* **Entries**
###

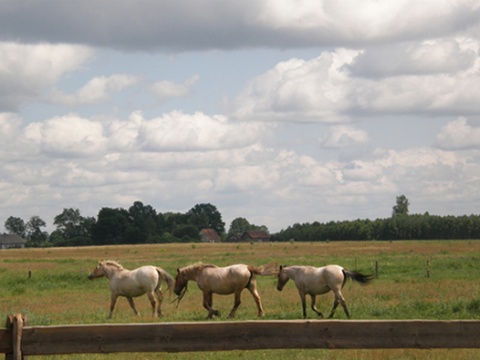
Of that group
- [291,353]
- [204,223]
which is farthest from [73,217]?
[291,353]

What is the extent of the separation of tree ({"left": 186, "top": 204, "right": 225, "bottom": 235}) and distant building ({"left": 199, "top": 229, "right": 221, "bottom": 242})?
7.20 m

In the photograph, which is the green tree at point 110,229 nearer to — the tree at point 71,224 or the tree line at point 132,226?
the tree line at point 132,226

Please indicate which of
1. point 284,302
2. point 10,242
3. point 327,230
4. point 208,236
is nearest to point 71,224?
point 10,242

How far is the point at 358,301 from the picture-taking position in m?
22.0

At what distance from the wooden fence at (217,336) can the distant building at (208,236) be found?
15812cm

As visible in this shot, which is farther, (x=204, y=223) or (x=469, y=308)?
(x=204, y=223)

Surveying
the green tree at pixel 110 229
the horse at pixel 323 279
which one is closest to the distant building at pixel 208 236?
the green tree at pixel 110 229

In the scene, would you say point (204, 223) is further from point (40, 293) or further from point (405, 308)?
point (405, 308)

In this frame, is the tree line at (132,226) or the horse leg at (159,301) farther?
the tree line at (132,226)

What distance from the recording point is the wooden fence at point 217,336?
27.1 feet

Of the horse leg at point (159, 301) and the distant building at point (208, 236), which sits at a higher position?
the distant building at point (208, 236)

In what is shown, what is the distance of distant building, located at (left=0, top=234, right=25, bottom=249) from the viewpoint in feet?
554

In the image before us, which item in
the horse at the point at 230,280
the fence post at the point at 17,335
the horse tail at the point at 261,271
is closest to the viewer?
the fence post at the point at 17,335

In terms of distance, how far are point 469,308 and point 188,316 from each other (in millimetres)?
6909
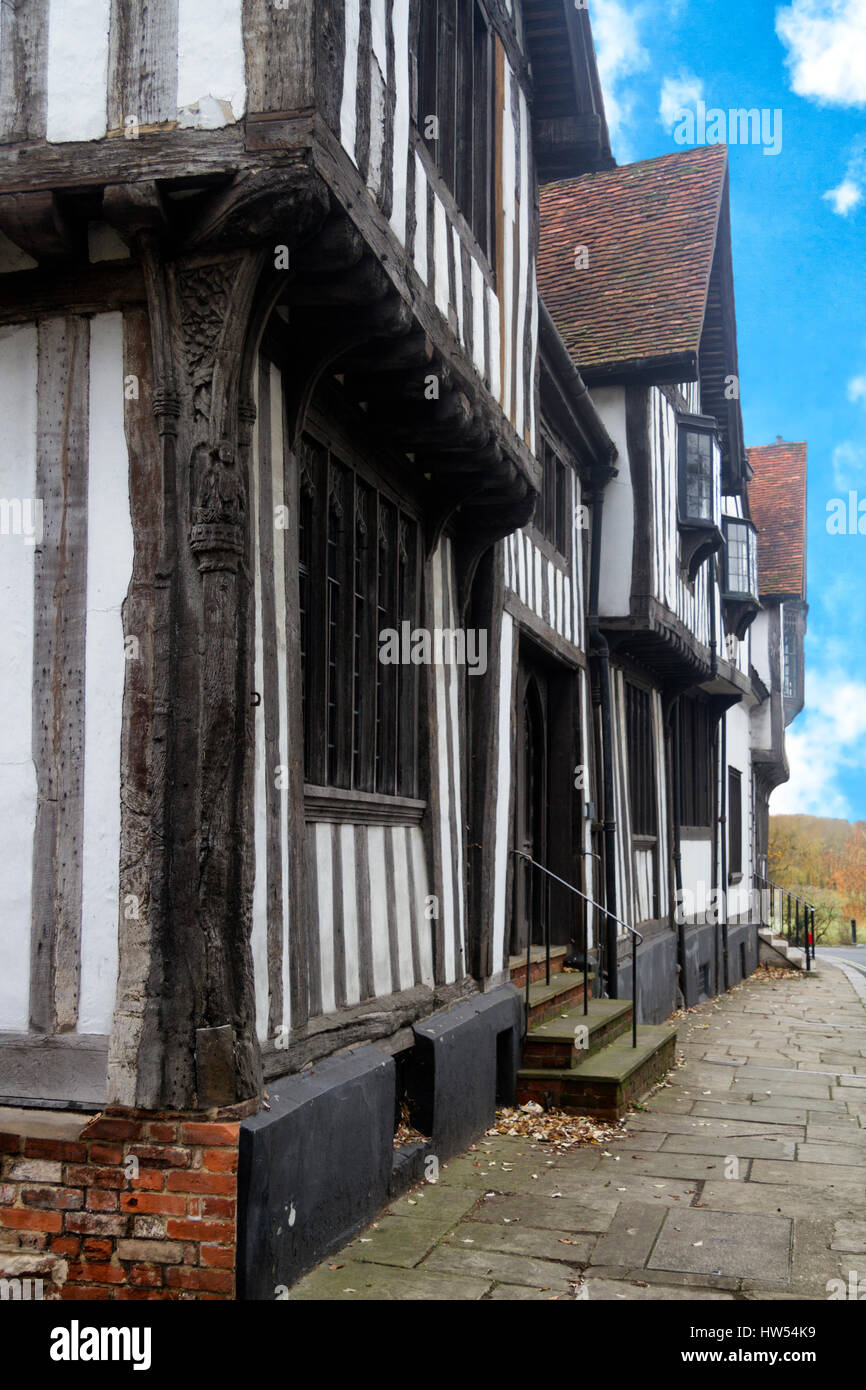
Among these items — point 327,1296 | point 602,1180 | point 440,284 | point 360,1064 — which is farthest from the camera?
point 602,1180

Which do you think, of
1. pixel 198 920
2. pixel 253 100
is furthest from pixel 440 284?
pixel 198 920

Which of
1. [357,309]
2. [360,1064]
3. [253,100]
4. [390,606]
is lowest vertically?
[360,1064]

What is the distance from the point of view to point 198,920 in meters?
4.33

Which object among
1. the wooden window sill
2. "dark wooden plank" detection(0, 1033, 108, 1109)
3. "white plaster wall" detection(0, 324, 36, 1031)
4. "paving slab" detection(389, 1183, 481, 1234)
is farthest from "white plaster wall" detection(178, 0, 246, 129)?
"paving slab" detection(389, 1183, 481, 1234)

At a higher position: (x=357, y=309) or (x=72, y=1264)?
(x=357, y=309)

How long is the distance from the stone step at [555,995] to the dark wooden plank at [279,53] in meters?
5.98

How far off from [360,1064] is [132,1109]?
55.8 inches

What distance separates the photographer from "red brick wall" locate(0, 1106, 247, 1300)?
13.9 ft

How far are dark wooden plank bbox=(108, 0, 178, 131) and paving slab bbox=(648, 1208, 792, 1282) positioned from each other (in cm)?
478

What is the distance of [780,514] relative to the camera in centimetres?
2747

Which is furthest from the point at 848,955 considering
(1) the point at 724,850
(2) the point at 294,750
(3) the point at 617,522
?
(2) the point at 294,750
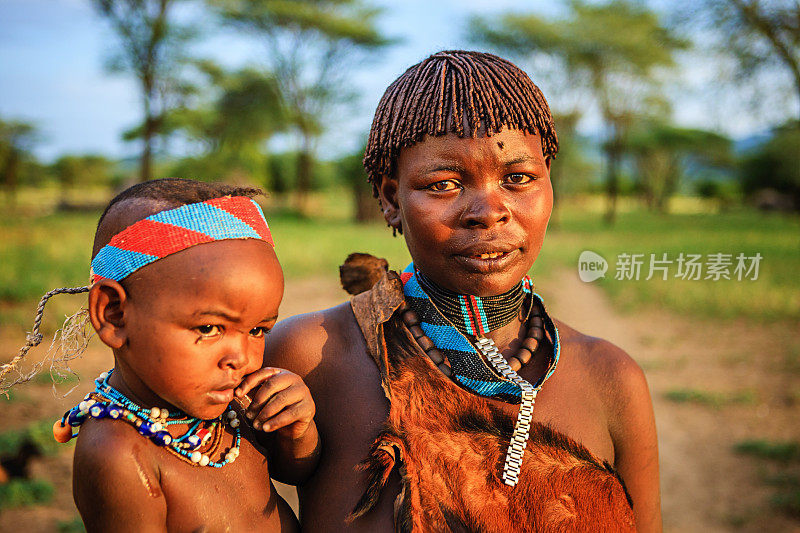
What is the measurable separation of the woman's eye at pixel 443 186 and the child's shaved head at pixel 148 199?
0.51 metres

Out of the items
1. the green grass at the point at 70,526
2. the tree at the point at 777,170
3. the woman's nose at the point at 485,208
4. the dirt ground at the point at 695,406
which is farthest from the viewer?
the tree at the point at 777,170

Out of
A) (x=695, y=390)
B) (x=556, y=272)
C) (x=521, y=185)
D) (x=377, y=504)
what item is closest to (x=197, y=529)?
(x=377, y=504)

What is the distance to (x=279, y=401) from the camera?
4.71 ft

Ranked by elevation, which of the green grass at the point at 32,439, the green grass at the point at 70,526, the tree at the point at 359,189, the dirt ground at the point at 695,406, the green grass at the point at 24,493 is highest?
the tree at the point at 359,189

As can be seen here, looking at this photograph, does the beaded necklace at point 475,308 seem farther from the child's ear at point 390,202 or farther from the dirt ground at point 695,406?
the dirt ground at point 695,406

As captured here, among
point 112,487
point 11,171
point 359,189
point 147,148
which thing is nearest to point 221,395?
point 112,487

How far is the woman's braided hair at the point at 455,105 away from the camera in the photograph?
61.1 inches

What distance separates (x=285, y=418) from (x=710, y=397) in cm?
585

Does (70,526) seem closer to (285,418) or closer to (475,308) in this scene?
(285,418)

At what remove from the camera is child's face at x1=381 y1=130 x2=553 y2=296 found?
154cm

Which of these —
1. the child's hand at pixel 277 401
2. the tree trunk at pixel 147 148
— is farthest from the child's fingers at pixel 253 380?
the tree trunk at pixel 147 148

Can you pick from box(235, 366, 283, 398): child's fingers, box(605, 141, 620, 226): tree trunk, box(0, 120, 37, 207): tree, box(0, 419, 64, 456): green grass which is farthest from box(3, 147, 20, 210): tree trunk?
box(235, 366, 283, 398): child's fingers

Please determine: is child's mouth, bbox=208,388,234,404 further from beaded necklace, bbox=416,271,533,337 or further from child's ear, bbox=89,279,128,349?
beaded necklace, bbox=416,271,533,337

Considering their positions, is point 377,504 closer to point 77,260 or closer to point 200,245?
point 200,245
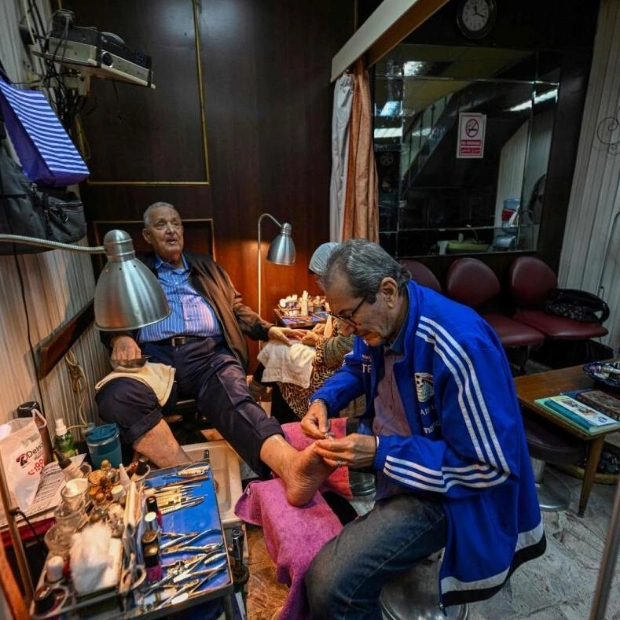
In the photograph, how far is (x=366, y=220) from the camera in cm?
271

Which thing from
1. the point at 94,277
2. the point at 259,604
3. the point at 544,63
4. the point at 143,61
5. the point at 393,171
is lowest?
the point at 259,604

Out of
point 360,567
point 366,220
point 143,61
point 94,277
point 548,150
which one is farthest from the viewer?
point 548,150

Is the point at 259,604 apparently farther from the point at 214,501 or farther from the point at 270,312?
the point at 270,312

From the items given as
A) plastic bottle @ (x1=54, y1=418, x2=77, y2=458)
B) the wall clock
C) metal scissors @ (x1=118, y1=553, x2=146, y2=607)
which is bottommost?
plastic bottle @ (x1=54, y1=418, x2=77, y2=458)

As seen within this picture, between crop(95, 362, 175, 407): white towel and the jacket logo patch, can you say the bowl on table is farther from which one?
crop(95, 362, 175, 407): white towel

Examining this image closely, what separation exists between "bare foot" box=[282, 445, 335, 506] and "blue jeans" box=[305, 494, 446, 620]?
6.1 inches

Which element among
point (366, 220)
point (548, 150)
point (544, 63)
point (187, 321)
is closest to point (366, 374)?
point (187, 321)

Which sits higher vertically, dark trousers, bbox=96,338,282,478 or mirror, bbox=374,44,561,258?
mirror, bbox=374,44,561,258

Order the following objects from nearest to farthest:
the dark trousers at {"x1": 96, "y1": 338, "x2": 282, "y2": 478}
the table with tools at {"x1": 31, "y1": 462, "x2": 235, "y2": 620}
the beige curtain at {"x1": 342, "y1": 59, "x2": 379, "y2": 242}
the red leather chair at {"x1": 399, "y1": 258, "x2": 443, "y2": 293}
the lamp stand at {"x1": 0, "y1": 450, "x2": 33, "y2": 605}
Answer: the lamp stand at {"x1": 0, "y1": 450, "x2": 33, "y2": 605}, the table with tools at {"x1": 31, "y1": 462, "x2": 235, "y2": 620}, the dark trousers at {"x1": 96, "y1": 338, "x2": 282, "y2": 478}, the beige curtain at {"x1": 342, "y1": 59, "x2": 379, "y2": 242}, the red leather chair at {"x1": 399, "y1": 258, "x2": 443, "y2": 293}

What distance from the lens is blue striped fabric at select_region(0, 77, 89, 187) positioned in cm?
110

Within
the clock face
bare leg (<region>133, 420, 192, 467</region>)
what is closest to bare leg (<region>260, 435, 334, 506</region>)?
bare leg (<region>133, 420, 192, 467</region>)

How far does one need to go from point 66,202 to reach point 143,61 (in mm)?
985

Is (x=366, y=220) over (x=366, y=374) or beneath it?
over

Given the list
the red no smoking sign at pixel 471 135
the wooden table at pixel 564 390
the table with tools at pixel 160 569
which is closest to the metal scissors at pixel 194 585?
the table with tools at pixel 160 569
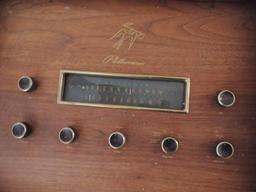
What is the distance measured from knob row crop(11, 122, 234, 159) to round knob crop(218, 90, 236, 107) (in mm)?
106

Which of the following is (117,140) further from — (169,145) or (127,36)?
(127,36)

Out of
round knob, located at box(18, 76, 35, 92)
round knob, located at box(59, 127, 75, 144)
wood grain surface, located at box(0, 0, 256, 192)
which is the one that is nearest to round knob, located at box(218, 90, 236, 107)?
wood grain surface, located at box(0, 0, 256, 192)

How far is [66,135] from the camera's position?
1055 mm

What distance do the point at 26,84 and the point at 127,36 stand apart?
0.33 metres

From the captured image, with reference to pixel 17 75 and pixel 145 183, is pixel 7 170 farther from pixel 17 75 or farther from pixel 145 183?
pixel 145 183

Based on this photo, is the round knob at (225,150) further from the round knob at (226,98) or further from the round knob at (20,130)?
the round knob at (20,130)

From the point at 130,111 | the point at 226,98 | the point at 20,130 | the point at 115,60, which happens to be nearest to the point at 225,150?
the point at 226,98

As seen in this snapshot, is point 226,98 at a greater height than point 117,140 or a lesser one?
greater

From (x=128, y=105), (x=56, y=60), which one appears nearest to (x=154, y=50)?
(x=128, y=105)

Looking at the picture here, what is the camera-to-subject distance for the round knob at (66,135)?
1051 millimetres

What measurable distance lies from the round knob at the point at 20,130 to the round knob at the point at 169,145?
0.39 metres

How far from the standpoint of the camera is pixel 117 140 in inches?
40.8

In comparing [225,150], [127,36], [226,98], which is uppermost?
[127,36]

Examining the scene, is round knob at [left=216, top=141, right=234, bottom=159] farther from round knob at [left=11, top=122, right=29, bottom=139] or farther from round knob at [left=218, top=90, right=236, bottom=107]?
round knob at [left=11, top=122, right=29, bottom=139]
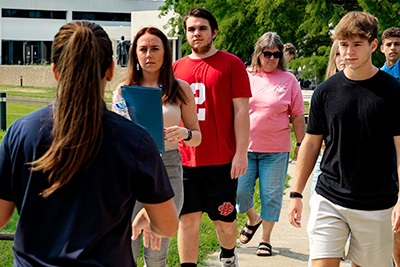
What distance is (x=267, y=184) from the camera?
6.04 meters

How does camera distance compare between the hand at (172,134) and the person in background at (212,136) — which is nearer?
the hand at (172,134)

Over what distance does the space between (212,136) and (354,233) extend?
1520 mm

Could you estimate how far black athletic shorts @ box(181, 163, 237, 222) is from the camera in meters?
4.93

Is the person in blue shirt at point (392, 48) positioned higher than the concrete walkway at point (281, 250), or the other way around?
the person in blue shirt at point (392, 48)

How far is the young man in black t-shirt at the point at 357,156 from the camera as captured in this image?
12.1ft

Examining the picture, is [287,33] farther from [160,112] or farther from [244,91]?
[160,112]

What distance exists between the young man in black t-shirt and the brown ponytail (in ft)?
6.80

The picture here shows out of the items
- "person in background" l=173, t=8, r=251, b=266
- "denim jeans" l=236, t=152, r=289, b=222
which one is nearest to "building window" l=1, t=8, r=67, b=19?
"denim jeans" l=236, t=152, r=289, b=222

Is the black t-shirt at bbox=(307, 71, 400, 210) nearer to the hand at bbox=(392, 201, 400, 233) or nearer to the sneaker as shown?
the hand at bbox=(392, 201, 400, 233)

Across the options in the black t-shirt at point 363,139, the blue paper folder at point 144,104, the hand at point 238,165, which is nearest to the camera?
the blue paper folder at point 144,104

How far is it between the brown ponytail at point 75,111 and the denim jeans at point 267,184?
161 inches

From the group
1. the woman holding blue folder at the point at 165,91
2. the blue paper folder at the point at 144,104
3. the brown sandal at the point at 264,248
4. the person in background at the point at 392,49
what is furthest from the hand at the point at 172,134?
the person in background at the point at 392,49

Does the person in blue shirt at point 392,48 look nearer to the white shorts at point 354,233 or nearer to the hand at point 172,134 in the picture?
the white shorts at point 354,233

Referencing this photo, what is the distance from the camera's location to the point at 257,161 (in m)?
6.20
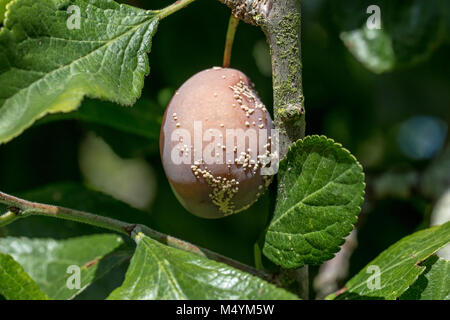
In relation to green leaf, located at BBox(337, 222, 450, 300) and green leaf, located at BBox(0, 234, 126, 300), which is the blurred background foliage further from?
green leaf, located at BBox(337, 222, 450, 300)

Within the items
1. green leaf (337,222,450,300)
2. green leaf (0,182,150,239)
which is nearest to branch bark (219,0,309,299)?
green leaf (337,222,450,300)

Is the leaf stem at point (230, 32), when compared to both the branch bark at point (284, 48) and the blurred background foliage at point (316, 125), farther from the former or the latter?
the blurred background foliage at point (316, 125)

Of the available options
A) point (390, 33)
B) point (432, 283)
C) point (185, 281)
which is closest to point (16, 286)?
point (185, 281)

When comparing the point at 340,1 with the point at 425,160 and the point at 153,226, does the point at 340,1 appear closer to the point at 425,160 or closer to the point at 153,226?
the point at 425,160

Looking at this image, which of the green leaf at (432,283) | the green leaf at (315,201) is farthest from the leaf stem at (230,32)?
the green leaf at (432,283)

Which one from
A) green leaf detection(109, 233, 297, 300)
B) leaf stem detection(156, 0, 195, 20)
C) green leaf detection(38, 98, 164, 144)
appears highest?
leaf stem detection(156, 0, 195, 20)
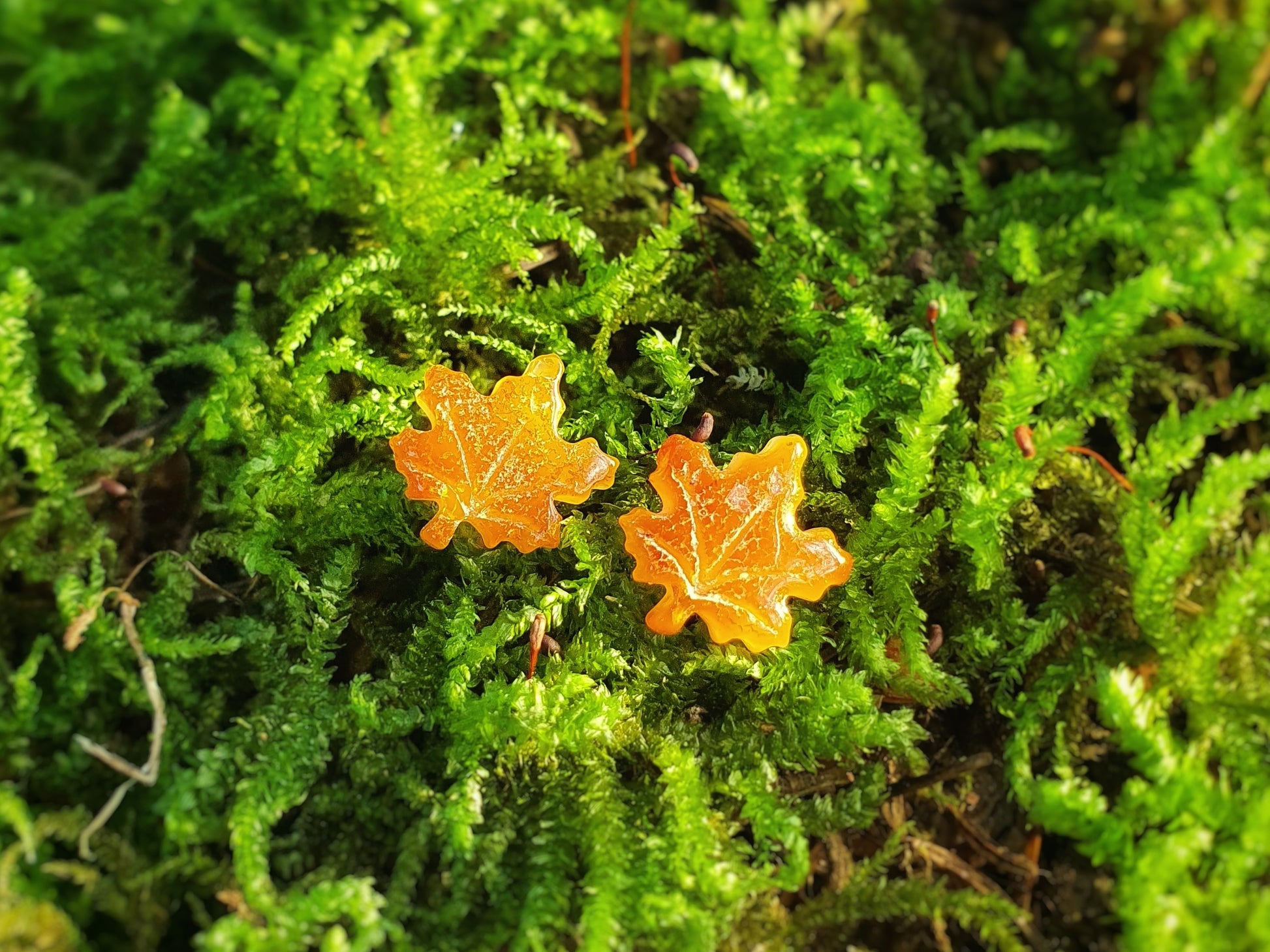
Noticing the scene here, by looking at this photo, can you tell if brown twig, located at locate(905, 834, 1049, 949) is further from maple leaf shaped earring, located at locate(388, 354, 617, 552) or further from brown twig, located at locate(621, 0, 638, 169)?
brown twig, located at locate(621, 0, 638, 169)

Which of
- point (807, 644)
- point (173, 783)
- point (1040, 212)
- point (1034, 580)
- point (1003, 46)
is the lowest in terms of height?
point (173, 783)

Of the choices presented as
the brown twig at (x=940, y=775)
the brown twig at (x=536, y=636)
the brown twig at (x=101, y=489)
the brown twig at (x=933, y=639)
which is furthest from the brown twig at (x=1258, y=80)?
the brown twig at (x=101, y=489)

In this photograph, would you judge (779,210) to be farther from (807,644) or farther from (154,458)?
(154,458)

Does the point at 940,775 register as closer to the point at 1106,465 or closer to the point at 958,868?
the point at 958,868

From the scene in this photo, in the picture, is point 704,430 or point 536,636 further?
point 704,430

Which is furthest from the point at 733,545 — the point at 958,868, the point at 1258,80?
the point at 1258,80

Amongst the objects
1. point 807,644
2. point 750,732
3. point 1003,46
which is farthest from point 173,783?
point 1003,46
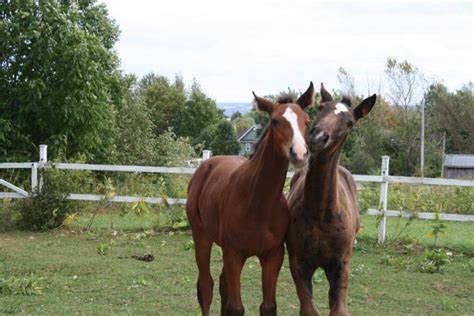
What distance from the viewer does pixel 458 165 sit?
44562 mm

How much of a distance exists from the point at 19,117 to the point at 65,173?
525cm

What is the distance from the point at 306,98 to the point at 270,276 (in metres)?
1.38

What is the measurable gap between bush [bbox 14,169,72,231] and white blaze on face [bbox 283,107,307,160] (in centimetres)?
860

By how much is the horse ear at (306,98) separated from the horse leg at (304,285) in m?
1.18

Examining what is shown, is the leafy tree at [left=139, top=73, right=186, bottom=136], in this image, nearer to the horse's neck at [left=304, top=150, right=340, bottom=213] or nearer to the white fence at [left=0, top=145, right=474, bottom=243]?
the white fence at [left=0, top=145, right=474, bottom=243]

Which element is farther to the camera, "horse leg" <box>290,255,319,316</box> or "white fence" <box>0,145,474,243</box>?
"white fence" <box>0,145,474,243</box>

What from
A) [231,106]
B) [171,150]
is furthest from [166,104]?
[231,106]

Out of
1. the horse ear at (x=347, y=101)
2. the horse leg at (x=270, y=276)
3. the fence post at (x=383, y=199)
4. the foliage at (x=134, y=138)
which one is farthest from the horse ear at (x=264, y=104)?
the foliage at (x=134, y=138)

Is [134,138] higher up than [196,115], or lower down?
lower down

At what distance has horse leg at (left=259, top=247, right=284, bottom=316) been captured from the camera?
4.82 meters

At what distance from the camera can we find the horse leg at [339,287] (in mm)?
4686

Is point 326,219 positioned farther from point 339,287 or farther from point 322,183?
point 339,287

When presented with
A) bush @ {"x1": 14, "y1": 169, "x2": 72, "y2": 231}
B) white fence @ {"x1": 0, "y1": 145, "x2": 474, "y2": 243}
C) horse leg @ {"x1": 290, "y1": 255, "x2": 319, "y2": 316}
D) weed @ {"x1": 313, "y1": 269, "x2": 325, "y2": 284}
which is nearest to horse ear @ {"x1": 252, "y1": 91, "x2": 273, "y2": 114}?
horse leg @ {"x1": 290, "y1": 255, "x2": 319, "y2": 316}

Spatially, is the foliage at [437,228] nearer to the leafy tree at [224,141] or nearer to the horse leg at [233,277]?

###

Repeat, word for word, every line from the line that contains "At what distance from the camera" to the end of the entries; include both of those lines and no others.

* **Response to the task**
At what distance from the camera can we find the horse leg at [339,287] (in mm)?
4686

Is point 326,219 positioned farther from point 339,287 or farther from point 322,183?
point 339,287

When presented with
A) bush @ {"x1": 14, "y1": 169, "x2": 72, "y2": 231}
B) white fence @ {"x1": 0, "y1": 145, "x2": 474, "y2": 243}
C) horse leg @ {"x1": 290, "y1": 255, "x2": 319, "y2": 316}
D) weed @ {"x1": 313, "y1": 269, "x2": 325, "y2": 284}
which is nearest to horse ear @ {"x1": 252, "y1": 91, "x2": 273, "y2": 114}?
horse leg @ {"x1": 290, "y1": 255, "x2": 319, "y2": 316}

Spatially, is the foliage at [437,228] nearer to the leafy tree at [224,141] or nearer to the horse leg at [233,277]?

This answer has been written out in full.